If your parent already lacks capacity to sign, the only remaining path is petitioning the Circuit Court for guardianship under the Illinois Probate Act (755 ILCS 5/11a). This requires a physician's report conducted within three months of filing, a court hearing, and typically costs $3,000–$10,000 in attorney fees and court costs.

The guardianship process takes 60–90 days minimum, during which your parent's financial accounts remain effectively frozen and medical decisions require emergency court orders.
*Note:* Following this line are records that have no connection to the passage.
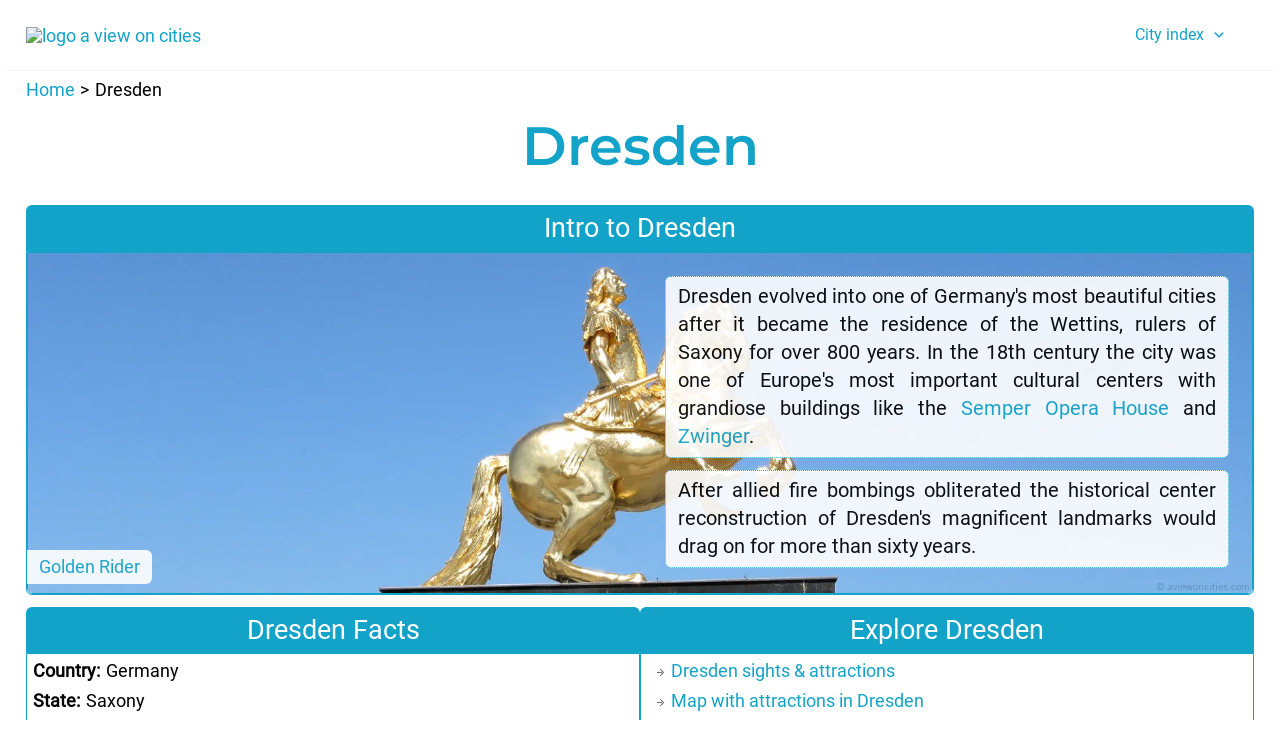

--- FILE ---
content_type: text/css
request_url: https://aviewoncities.com/wp-content/cache/wpfc-minified/pzobcd6/7mwok.css
body_size: 987
content:
.ast-plain-container.ast-no-sidebar #primary {
margin-top: 6px !important;
margin-bottom: 6px !important;
}
#page {
margin: 0 6px;
} h1 {
font-size: 300% !important;
} #home-img {
position: relative;
padding: 0;
}
#home-img .img-wrapper {
max-height: 500px;
overflow: hidden;
border: 1px solid var(--ast-global-color-0);
border-bottom-left-radius: 6px;
border-bottom-right-radius: 6px;
}
#home-img img {
width: 100%;
}
.slidetxt {
position: absolute;
background-color: white;
opacity: 0.9;
bottom: 10px;
padding: 2px 12px;
border-top-right-radius: 6px;
border-bottom-right-radius: 6px;
}
.mobile {
display: none;
}
.mobile .intro {
display: grid !important;
grid-gap: 12px;
border: 1px dotted var(--ast-global-color-0);
padding: 6px;
border-radius: 5px;
position: initial;
max-width: initial;
}
.mobile .intro p {
border: 0;
font-size: 120%;
}
.panel-header.mobile {
margin-top: 12px;
}
.panel-body.mobile {
padding: 0;
}
.intro {
display: grid;
grid-gap: 12px;
position: absolute;
text-align: justify;
top: 24px;
right: 24px;
max-width: 46%;
}
.intro p {
background-color: white;
opacity: 0.9;
padding: 6px 12px;
border: 1px dotted var(--ast-global-color-0);
border-radius: 6px;
line-height: 32px;
font-size: 120%;
margin-bottom: 0!important;
} .panel-container {
display: flex;
justify-content: space-between; 
flex-wrap: wrap;
column-gap: 12px;
margin-top: 12px;
}
.panel {
flex: 1;
white-space: nowrap;
box-sizing: border-box;
margin-bottom: 12px;
}
.panel-header {
padding: 8px;
font-size: 150%;
text-align: center;
color: white;
background-color: var(--ast-global-color-0);
border-top-left-radius: 6px;
border-top-right-radius: 6px;
}
.panel-body {
border: 1px solid var(--ast-global-color-0);
border-bottom-left-radius: 6px;
border-bottom-right-radius: 6px;
text-align: left;
padding: 2px 6px;
}
.panel-body .label {
font-weight: bold;
vertical-align: top;
padding-right: 6px;
}
.panel-container .panel-body {	
min-height: 140px;
} .panel-facts .panel-body {
display: flex;
flex-wrap: wrap;
}
.panel-facts .facts-left {
flex: 1 0 50%;
order: 1;
}
.panel-facts .facts-right {
flex: 1 0 50%;
order: 2;
}
.panel-facts div.inset {
margin-left: 20px;
} .panel-links ul{
list-style-image: url(//aviewoncities.com/img/arrow.png);
margin-left: 24px;
margin-bottom: 0;
} .grid-container {
display: inline-flex;
gap: 2rem;
justify-content: center;
margin: 24px;
flex-wrap: wrap;
}
.grid-item {
flex-grow: 1;
margin-left: auto;
margin-right: auto;
}
.grid-img-wrapper {
border: 2px solid #666;
border-radius: 10px;
}
.grid-item figure {
height: calc(100% - 56px);
position: relative;
margin: 0 !important;
}
.grid-item figure img {
border-radius: 8px;
width: 100%;
}
.grid-caption {
height: 56px;
overflow: hidden;
line-height: 46px;
background-color: white;
opacity: 0.85;
position:absolute;
bottom: -56px;
width: 100%;
padding-top: 4px;
border: 2px solid #666;
border-top: 1px solid #666;
border-bottom-right-radius: 8px;
border-bottom-left-radius: 8px;
font-size: 150%;
text-align: center;
}
.grid-caption.small {
font-size: 120%;
}
.grid-item:hover .grid-img-wrapper {
border: 2px solid black;
}
.grid-item:hover .grid-caption {
border: 2px solid black;
border-top: 1px solid black;
opacity: 0.95;
}
.blank .grid-img-wrapper {
border-color: white;
}
.blank:hover .grid-img-wrapper {
border-color: white;
}
.more-button {
display: flex;
justify-content: center;
align-items: center;
margin-top: 2em;
margin-bottom: 1em;
}
.more-button .txt {
font-size: 2em;
line-height: 1.5em;
}
.more-button .arrow {
font-size: 36px;
padding-left: 6px;
position: relative;
top: 6px;
}
.share {
padding-top: 8px;
} @media (max-width: 1400px) {
.intro p {
line-height: 28px;
font-size: 110%;
margin: 0!important;
}
}
@media (max-width: 1129px) {
.grid-container {
grid-template-columns: repeat(auto-fit, minmax(auto, 100%));
}
.panel-header.desktop {
display: none;
}
.intro {
display: none;
}
.mobile {
display: block;
}
.panel-container {
display: block !important;
overflow: hidden !important;
}
.desktop#home-img {
border-radius: 6px;
}
.desktop#home-img img {
border-radius: 2px;
}
h1 {
font-size: 200% !important;
}
}
@media (min-width: 1824px) {
#primary {
max-width: 1804px;
margin-left: auto !important;
margin-right: auto !important;
}
}

--- FILE ---
content_type: application/javascript
request_url: https://aviewoncities.com/wp-content/themes/avc/js/avc-city.js
body_size: 621
content:
//Wait until page is loaded
window.addEventListener('load', function () {
	
	// Infinite scroll
	window.addEventListener('scroll', () => {
		if(window.scrollY + window.innerHeight >= document.documentElement.scrollHeight) {
			show_more(null);
		}
	})
	
	function show_more(event) {
		if (event) {
			// More button pressed
			event.preventDefault();
			event.stopPropagation();
		}
		
		const articlelist = document.getElementById('article-list');
		if (articlelist && article_data.length) {
			var html_to_insert = get_article_grid_item();
			articlelist.insertAdjacentHTML('beforeend', html_to_insert);
		}
		
	}
	
	function get_article_grid_item() {
		var items = '';
		var to_add = article_data.length;
		var add_blanks = false;
		
		if (to_add > MAX_ARTICLES + MAX_MARGIN) {
			articles = article_data.slice(0, MAX_ARTICLES);
		} else {
			articles = article_data;
			// Hide more button
			const more_button = document.getElementById('more-button');
			if (more_button) {
				more_button.style.display = 'none';
				add_blanks = true;
			}
		}
		
		for (let i = 0; i < articles.length; i++) {
		name = articles[i]['name'];
		txt_len = name.length;
		txt_class = txt_len > 25 ? ' small' : '';
		items += '<div class="grid-item"><a href="/' + city_data["alias"] + '/' + articles[i]["slug"] + 
			'"><figure>\
			<div class="grid-img-wrapper"><img src="/img/' + 
			city_data["alias"] + '/sq/'+ articles[i]["img"] + 'sq.webp" alt="' + name + ', ' + city_data["name"] + 
				'"></div><figcaption class="grid-caption' + txt_class + '">' + name + '</figcaption></figure></a></div>';
		}
		
		if (add_blanks) {
			// For formatting
			items += get_blanks(); 
		}
		
		// Remove elements from array
		article_data = article_data.slice(articles.length);
		
		return items;
	}

	function get_blanks() {
		var blanks = ''
		for (let i = 0; i < 5; i++) {
			blanks += '<div class="grid-item blank"><figure><div class="grid-img-wrapper"><img src="/img/spacer-sq.gif" width="360px"></div></figure></div>';
		}
		return blanks;
	}
});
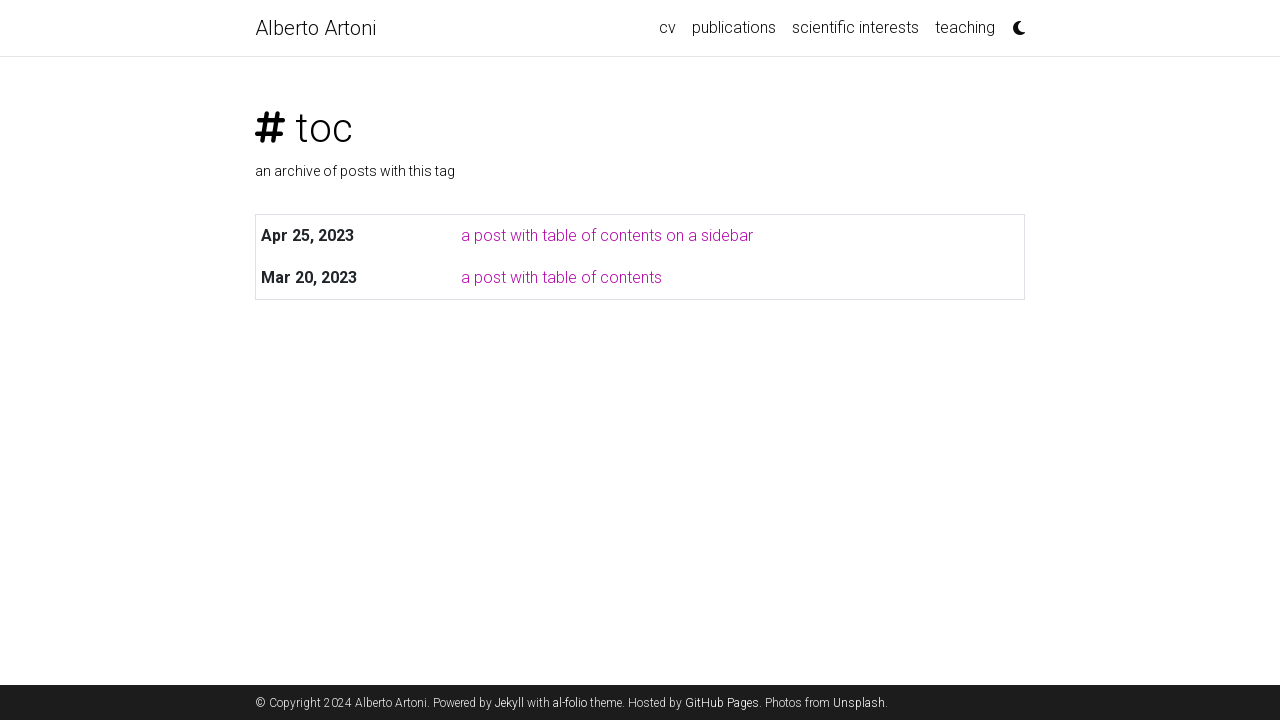

--- FILE ---
content_type: text/html; charset=utf-8
request_url: https://alberto1artoni.github.io/blog/tag/toc/
body_size: 2365
content:
<!DOCTYPE html> <html lang="en"> <head> <meta http-equiv="Content-Type" content="text/html; charset=UTF-8"> <meta charset="utf-8"> <meta name="viewport" content="width=device-width, initial-scale=1, shrink-to-fit=no"> <meta http-equiv="X-UA-Compatible" content="IE=edge"> <title>toc | Alberto Artoni</title> <meta name="author" content="Alberto Artoni"> <meta name="description" content="DESCRIPTION "> <meta name="keywords" content="CFD, FEM, SEM, CAA, aeroacoustics, DG"> <link rel="stylesheet" href="/assets/css/bootstrap.min.css?a4b3f509e79c54a512b890d73235ef04"> <link rel="stylesheet" href="https://cdn.jsdelivr.net/npm/mdbootstrap@4.20.0/css/mdb.min.css" integrity="sha256-jpjYvU3G3N6nrrBwXJoVEYI/0zw8htfFnhT9ljN3JJw=" crossorigin="anonymous"> <link defer rel="stylesheet" href="https://unpkg.com/bootstrap-table@1.22.1/dist/bootstrap-table.min.css"> <link rel="stylesheet" href="/assets/css/academicons.min.css?f0b7046b84e425c55f3463ac249818f5"> <link rel="stylesheet" type="text/css" href="https://fonts.googleapis.com/css?family=Roboto:300,400,500,700|Roboto+Slab:100,300,400,500,700|Material+Icons"> <link rel="stylesheet" href="/assets/css/jekyll-pygments-themes-github.css?19f3075a2d19613090fe9e16b564e1fe" media="" id="highlight_theme_light"> <link rel="stylesheet" href="/assets/css/main.css?d41d8cd98f00b204e9800998ecf8427e"> <link rel="canonical" href="https://alberto1artoni.github.io/blog/tag/toc/"> <link rel="stylesheet" href="/assets/css/jekyll-pygments-themes-native.css?e74e74bf055e5729d44a7d031a5ca6a5" media="none" id="highlight_theme_dark"> <script src="/assets/js/theme.js?96d6b3e1c3604aca8b6134c7afdd5db6"></script> <script src="/assets/js/dark_mode.js?9b17307bb950ffa2e34be0227f53558f"></script> </head> <body class="fixed-top-nav "> <header> <nav id="navbar" class="navbar navbar-light navbar-expand-sm fixed-top"> <div class="container"> <a class="navbar-brand title font-weight-lighter" href="/">Alberto Artoni</a> <button class="navbar-toggler collapsed ml-auto" type="button" data-toggle="collapse" data-target="#navbarNav" aria-controls="navbarNav" aria-expanded="false" aria-label="Toggle navigation"> <span class="sr-only">Toggle navigation</span> <span class="icon-bar top-bar"></span> <span class="icon-bar middle-bar"></span> <span class="icon-bar bottom-bar"></span> </button> <div class="collapse navbar-collapse text-right" id="navbarNav"> <ul class="navbar-nav ml-auto flex-nowrap"> <li class="nav-item "> <a class="nav-link" href="/"></a> </li> <li class="nav-item "> <a class="nav-link" href="/cv/">cv</a> </li> <li class="nav-item "> <a class="nav-link" href="/publications/">publications</a> </li> <li class="nav-item "> <a class="nav-link" href="/scientificinterests/">scientific interests</a> </li> <li class="nav-item "> <a class="nav-link" href="/teaching/">teaching</a> </li> <li class="toggle-container"> <button id="light-toggle" title="Change theme"> <i class="fas fa-moon"></i> <i class="fas fa-sun"></i> </button> </li> </ul> </div> </div> </nav> <progress id="progress" value="0"> <div class="progress-container"> <span class="progress-bar"></span> </div> </progress> </header> <div class="container mt-5"> <div class="post"> <header class="post-header"> <h1 class="post-title"> <i class="fas fa-hashtag fa-sm"></i> toc </h1> <p class="post-description"> an archive of posts with this tag </p> </header> <article> <div class="table-responsive"> <table class="table table-sm table-borderless"> <tr> <th scope="row">Apr 25, 2023</th> <td> <a class="post-link" href="/blog/2023/sidebar-table-of-contents/">a post with table of contents on a sidebar</a> </td> </tr> <tr> <th scope="row">Mar 20, 2023</th> <td> <a class="post-link" href="/blog/2023/table-of-contents/">a post with table of contents</a> </td> </tr> </table> </div> </article> </div> </div> <footer class="fixed-bottom"> <div class="container mt-0"> © Copyright 2024 Alberto Artoni. Powered by <a href="https://jekyllrb.com/" target="_blank" rel="external nofollow noopener">Jekyll</a> with <a href="https://github.com/alshedivat/al-folio" rel="external nofollow noopener" target="_blank">al-folio</a> theme. Hosted by <a href="https://pages.github.com/" target="_blank" rel="external nofollow noopener">GitHub Pages</a>. Photos from <a href="https://unsplash.com" target="_blank" rel="external nofollow noopener">Unsplash</a>. </div> </footer> <script src="https://cdn.jsdelivr.net/npm/jquery@3.6.0/dist/jquery.min.js" integrity="sha256-/xUj+3OJU5yExlq6GSYGSHk7tPXikynS7ogEvDej/m4=" crossorigin="anonymous"></script> <script src="/assets/js/bootstrap.bundle.min.js"></script> <script src="https://cdn.jsdelivr.net/npm/mdbootstrap@4.20.0/js/mdb.min.js" integrity="sha256-NdbiivsvWt7VYCt6hYNT3h/th9vSTL4EDWeGs5SN3DA=" crossorigin="anonymous"></script> <script defer src="https://cdn.jsdelivr.net/npm/masonry-layout@4.2.2/dist/masonry.pkgd.min.js" integrity="sha256-Nn1q/fx0H7SNLZMQ5Hw5JLaTRZp0yILA/FRexe19VdI=" crossorigin="anonymous"></script> <script defer src="https://cdn.jsdelivr.net/npm/imagesloaded@4/imagesloaded.pkgd.min.js"></script> <script defer src="/assets/js/masonry.js" type="text/javascript"></script> <script defer src="https://cdn.jsdelivr.net/npm/medium-zoom@1.0.8/dist/medium-zoom.min.js" integrity="sha256-7PhEpEWEW0XXQ0k6kQrPKwuoIomz8R8IYyuU1Qew4P8=" crossorigin="anonymous"></script> <script defer src="/assets/js/zoom.js?7b30caa5023af4af8408a472dc4e1ebb"></script> <script defer src="https://unpkg.com/bootstrap-table@1.22.1/dist/bootstrap-table.min.js"></script> <script src="/assets/js/no_defer.js?d633890033921b33e0ceb13d22340a9c"></script> <script defer src="/assets/js/common.js?acdb9690d7641b2f8d40529018c71a01"></script> <script defer src="/assets/js/copy_code.js?c9d9dd48933de3831b3ee5ec9c209cac" type="text/javascript"></script> <script async src="https://d1bxh8uas1mnw7.cloudfront.net/assets/embed.js"></script> <script async src="https://badge.dimensions.ai/badge.js"></script> <script type="text/javascript">window.MathJax={tex:{tags:"ams"}};</script> <script defer type="text/javascript" id="MathJax-script" src="https://cdn.jsdelivr.net/npm/mathjax@3.2.0/es5/tex-mml-chtml.js"></script> <script defer src="https://polyfill.io/v3/polyfill.min.js?features=es6"></script> <script type="text/javascript">function progressBarSetup(){"max"in document.createElement("progress")?(initializeProgressElement(),$(document).on("scroll",function(){progressBar.attr({value:getCurrentScrollPosition()})}),$(window).on("resize",initializeProgressElement)):(resizeProgressBar(),$(document).on("scroll",resizeProgressBar),$(window).on("resize",resizeProgressBar))}function getCurrentScrollPosition(){return $(window).scrollTop()}function initializeProgressElement(){let e=$("#navbar").outerHeight(!0);$("body").css({"padding-top":e}),$("progress-container").css({"padding-top":e}),progressBar.css({top:e}),progressBar.attr({max:getDistanceToScroll(),value:getCurrentScrollPosition()})}function getDistanceToScroll(){return $(document).height()-$(window).height()}function resizeProgressBar(){progressBar.css({width:getWidthPercentage()+"%"})}function getWidthPercentage(){return getCurrentScrollPosition()/getDistanceToScroll()*100}const progressBar=$("#progress");window.onload=function(){setTimeout(progressBarSetup,50)};</script> </body> </html>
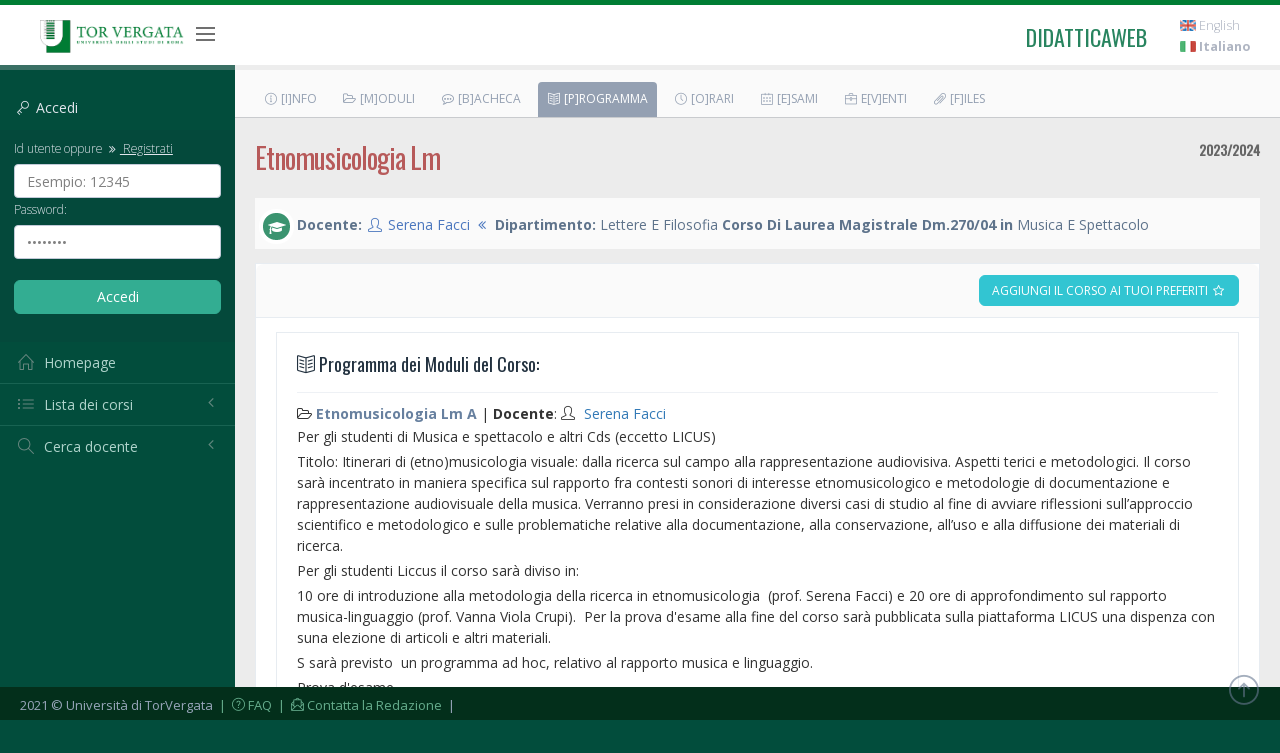

--- FILE ---
content_type: text/css
request_url: https://didatticaweb.uniroma2.it/assets/css/printer.min.css
body_size: 393
content:
#welcome,#languages,#welcome,#footer,#main_footer,fieldset,img{display:none}.go_content,.userbox,.pagination,.admin,.admin_pad,.admin_simple,.admin_item,.header_info,.search,.sorter,h2.hidden{display:none}#site_content,#sidebar,#screenreader{padding:0;margin:auto 0.5in}#navigation{margin-left:8px}#screenreader{padding:5px 5px;border:1px dotted red;background-color:#fedbd6;margin-bottom:5px}#screenreader a{border-right:1px dotted red;padding:0 10px}table{width:100%}h1{padding:0;margin:auto 0.5in}h2{line-height:20px;text-indent:0;color:#000}td{border:1px solid gray;padding:5px 5px}th{border:1px solid black;background:black;color:white}.highlight{color:red}a:link{color:#0e7fc7}a:visited{color:#4652dd}a:hover{color:red}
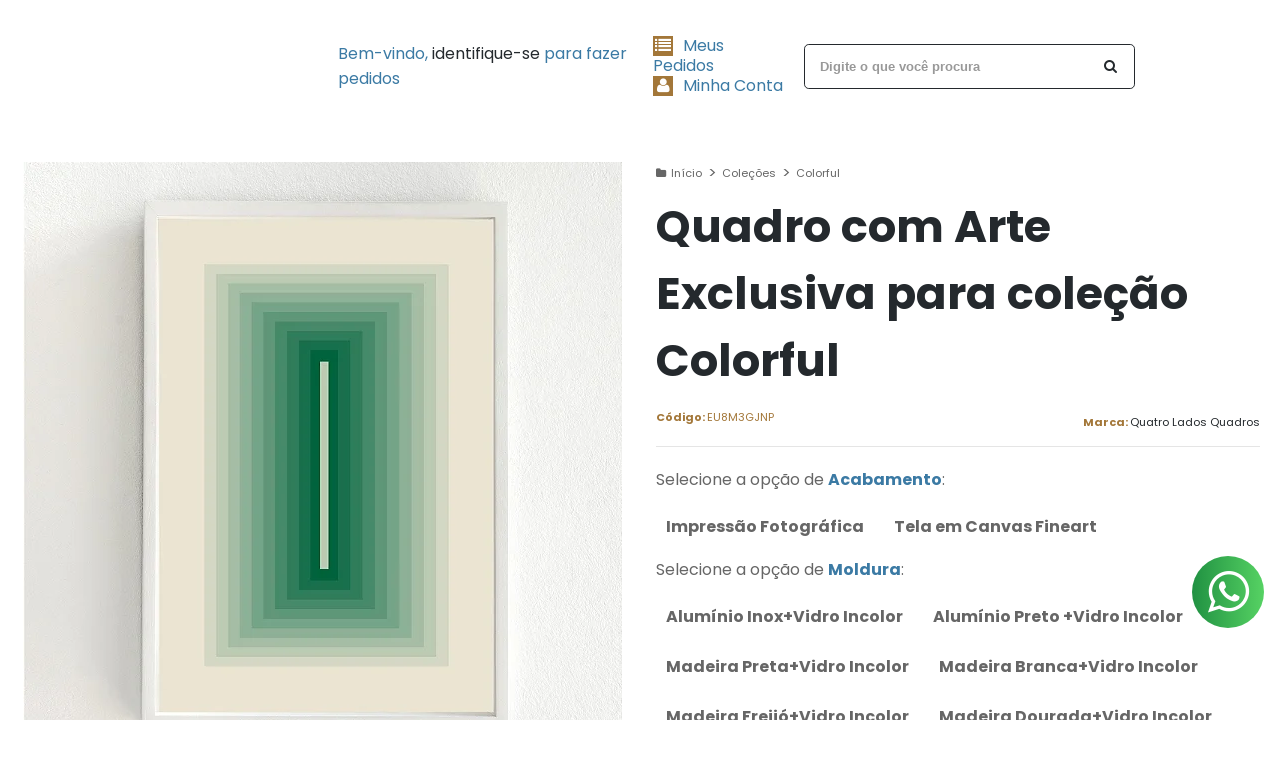

--- FILE ---
content_type: text/html; charset=utf-8
request_url: https://accounts.google.com/o/oauth2/postmessageRelay?parent=https%3A%2F%2Fwww.quatroladosquadros.com.br&jsh=m%3B%2F_%2Fscs%2Fabc-static%2F_%2Fjs%2Fk%3Dgapi.lb.en.2kN9-TZiXrM.O%2Fd%3D1%2Frs%3DAHpOoo_B4hu0FeWRuWHfxnZ3V0WubwN7Qw%2Fm%3D__features__
body_size: 160
content:
<!DOCTYPE html><html><head><title></title><meta http-equiv="content-type" content="text/html; charset=utf-8"><meta http-equiv="X-UA-Compatible" content="IE=edge"><meta name="viewport" content="width=device-width, initial-scale=1, minimum-scale=1, maximum-scale=1, user-scalable=0"><script src='https://ssl.gstatic.com/accounts/o/2580342461-postmessagerelay.js' nonce="nHFC9NAe5pjHtXOg2ukamQ"></script></head><body><script type="text/javascript" src="https://apis.google.com/js/rpc:shindig_random.js?onload=init" nonce="nHFC9NAe5pjHtXOg2ukamQ"></script></body></html>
Practical Steps for Families Facing a Dementia Diagnosis

If your parent still has periods of lucidity, act now:

  1. Download both statutory forms from the Illinois Department on Aging website (they're free)
  2. Complete and sign the Health Care POA with one witness present
  3. Complete and sign the Property POA before a notary
  4. Deliver copies to your parent's primary bank, primary care physician, and any care facilities
  5. Store originals in a fireproof location accessible to the designated agent

The Illinois Dementia & Memory Care Guide includes step-by-step instructions for completing both POA forms, a capacity-conversation script for approaching a reluctant parent, and the exact timeline for when guardianship becomes necessary instead.

Getting ahead of the capacity deadline is the single decision that saves Illinois families the most money and grief downstream — a $0 POA form today versus a $5,000+ guardianship petition six months from now.